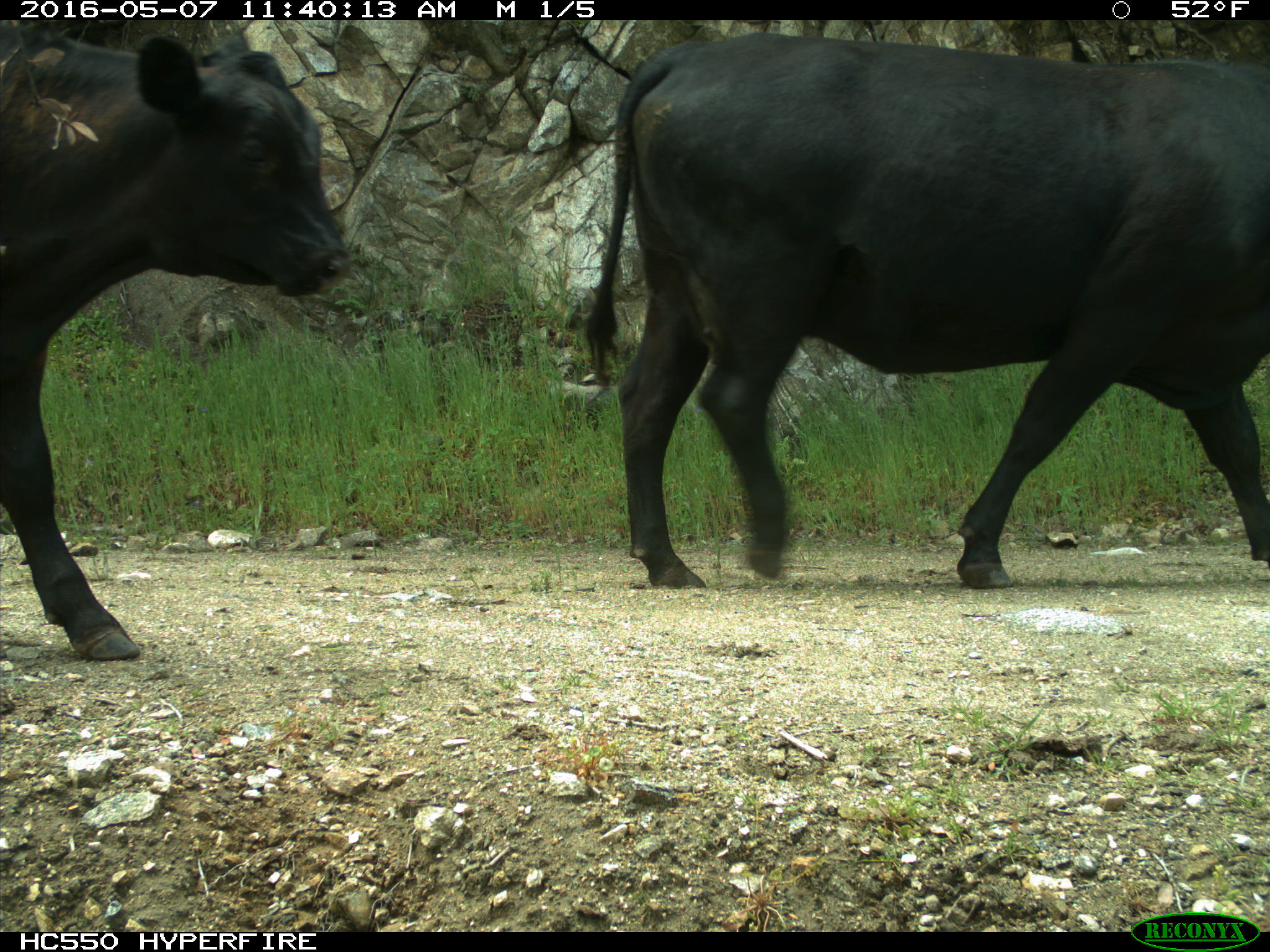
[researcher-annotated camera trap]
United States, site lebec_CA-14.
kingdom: Animalia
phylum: Chordata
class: Mammalia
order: Artiodactyla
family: Bovidae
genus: Bos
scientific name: Bos taurus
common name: domestic cow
Bos taurus (domestic cow).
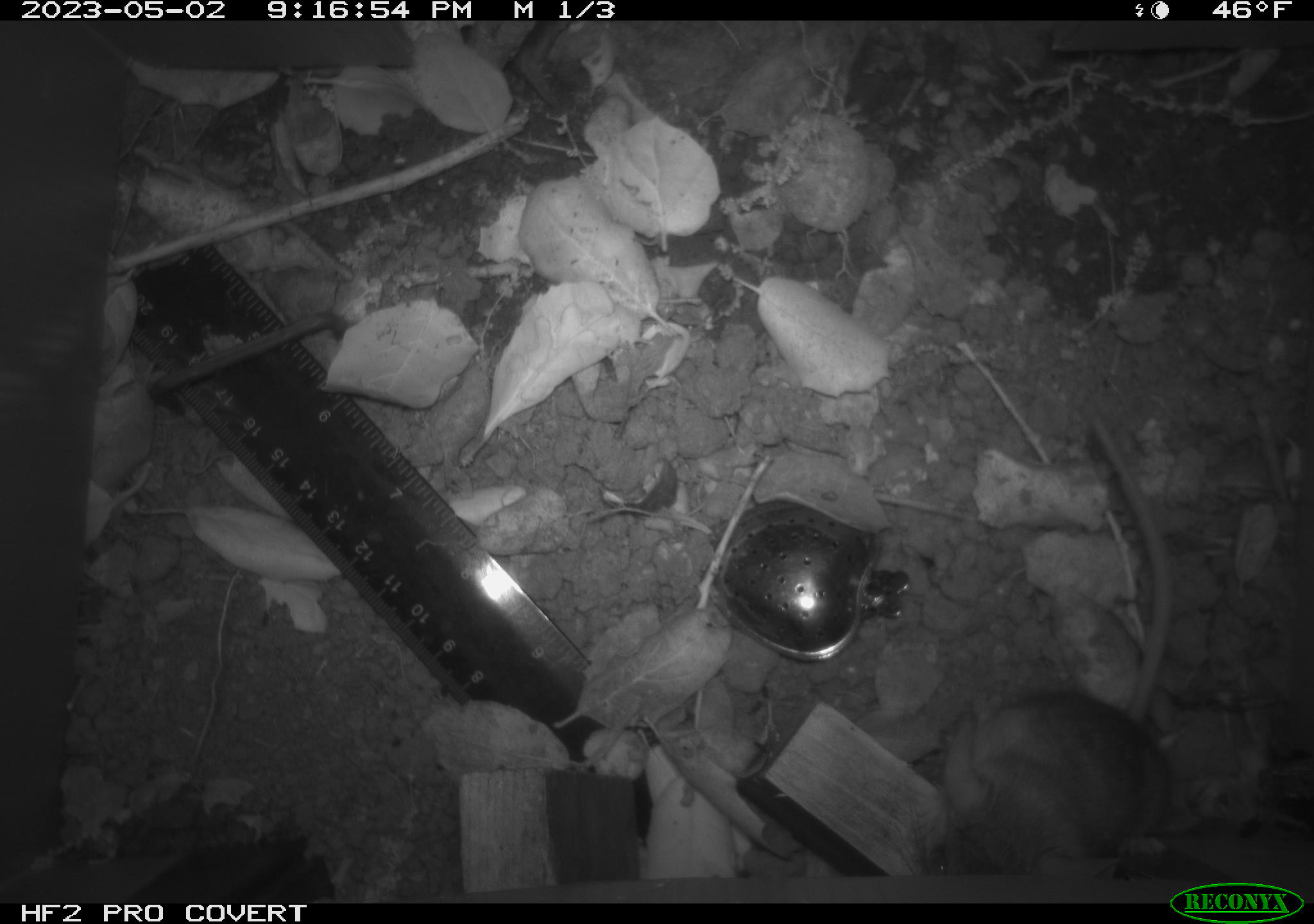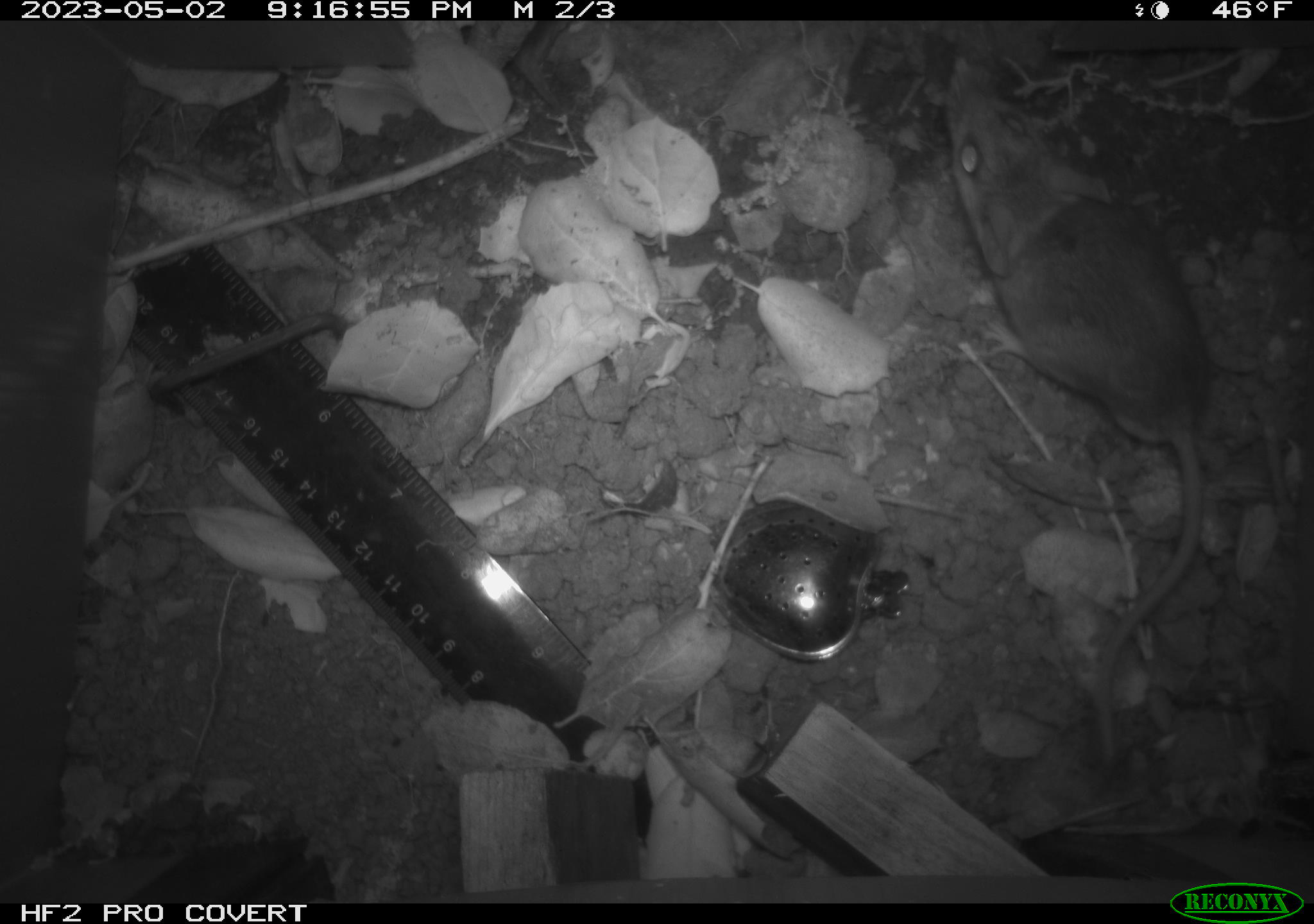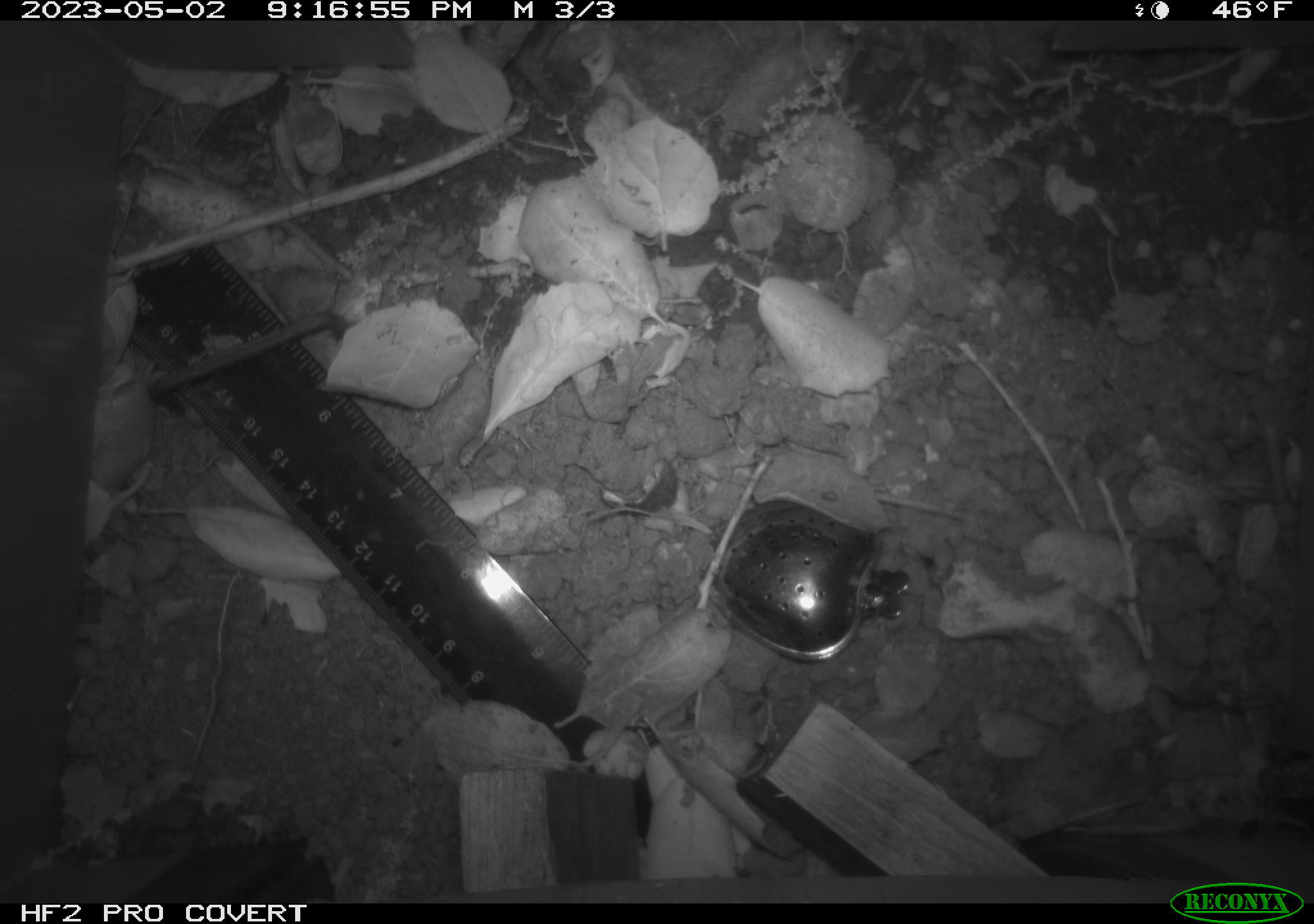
++++
Please print exactly the lines running from the line with "order: Artiodactyla" through the final line of the material, and nothing more. Keep pictures out.

order: Artiodactyla
family: Bovidae
genus: Bos
scientific name: Bos taurus
common name: domestic cow
Bos taurus (domestic cow).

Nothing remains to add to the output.